**Exercise description:**
In the reef biomass summary below, copy the part that opens with the words containing "Combining High-Resolution Bathymetry" and closes with "California, Santa Cruz)", replacing "Fisheries Ecology Division" with "Fisheries Resources Division".

**Extract:**
-- Start --

Combining High-Resolution Bathymetry and Recreational Catch Rates to Model the Spatial Distribution of Biomass for Reef-Associated Nearshore Species

Principal Investigator: E.J. Dick1, Melissa Monk1, and Rebecca Miller1,2

1NMFS, SWFSC, Fisheries Ecology Division
2The Cooperative Institute for Marine Ecosystems and Climate, University of California, Santa Cruz)

Stock assessments help us learn about the dynamics of fish populations and their response to fishing. One of the first steps when doing a fisheries stock assessment is to define the spatial boundaries and structure of the stock, or population of interest. A successful assessment gives managers information about the total catch (the Overfishing Limit, or OFL) that can be sustainably removed from the defined area in a given year. Often, however, the area defined by the stock assessment spans several management areas and/or political boundaries. If managers wish to allocate the OFL among management areas in a way that is consistent with stock assessment assumptions (i.e. assessments assume a spatially uniform fishing mortality rate), then it is necessary to know what fraction of the stock biomass is in each area. This can be a difficult problem to solve, particularly when the species of interest is not well-sampled by existing scientific surveys.

Our research seeks to address this problem by developing a novel and general methodology, and then applying it to a number of nearshore, reef-associated groundfish species caught off the U.S. West Coast. We use Geographic Information Systems (GIS) to analyze high-resolution maps of the seafloor to identify rocky reef habitat. The GIS analysis gives us the approximate area of each reef, as well as characteristics of the seafloor (e.g. depth and ruggedness) that might help us predict fish distribution. We then model catch rate data from recreational fishing drifts to estimate changes in relative fish density among reefs. The catch rate data is collected by onboard observers, is spatially-explicit, and measures total catch (retained and discarded fish) and effort to the minute. By combining this index of relative fish density with the areas of each reef, we can learn about the relative spatial distribution of fish biomass.

-- End --

**Excerpted records:**
-- Start --

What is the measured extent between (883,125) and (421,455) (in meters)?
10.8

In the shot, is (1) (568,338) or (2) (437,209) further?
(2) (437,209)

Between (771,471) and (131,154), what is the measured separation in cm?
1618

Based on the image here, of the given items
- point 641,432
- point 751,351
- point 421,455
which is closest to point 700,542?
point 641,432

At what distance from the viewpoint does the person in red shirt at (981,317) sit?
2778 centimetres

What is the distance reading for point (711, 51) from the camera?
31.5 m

-- End --

**Finished task:**
Combining High-Resolution Bathymetry and Recreational Catch Rates to Model the Spatial Distribution of Biomass for Reef-Associated Nearshore Species

Principal Investigator: E.J. Dick1, Melissa Monk1, and Rebecca Miller1,2

1NMFS, SWFSC, Fisheries Resources Division
2The Cooperative Institute for Marine Ecosystems and Climate, University of California, Santa Cruz)